RECORD EXTRACTS:
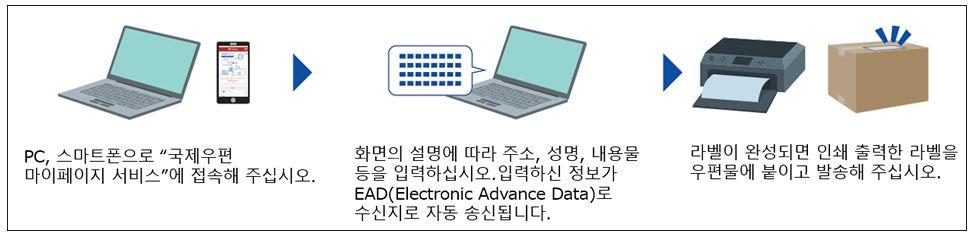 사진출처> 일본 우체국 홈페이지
--
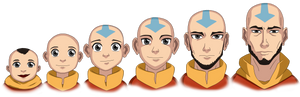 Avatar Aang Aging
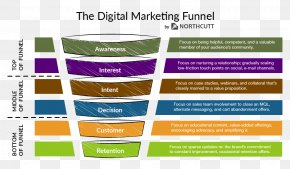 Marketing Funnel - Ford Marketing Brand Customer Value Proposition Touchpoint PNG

EXERCISE BRIEF: Reproduce the lines above beginning at the line that contains "Avatar Aang Aging" and ending at the line that contains "Marketing Funnel - Ford". No pictures.

ANSWER TO THIS TASK:
 Avatar Aang Aging
 Marketing Funnel - Ford Marketing Brand Customer Value Proposition Touchpoint PNG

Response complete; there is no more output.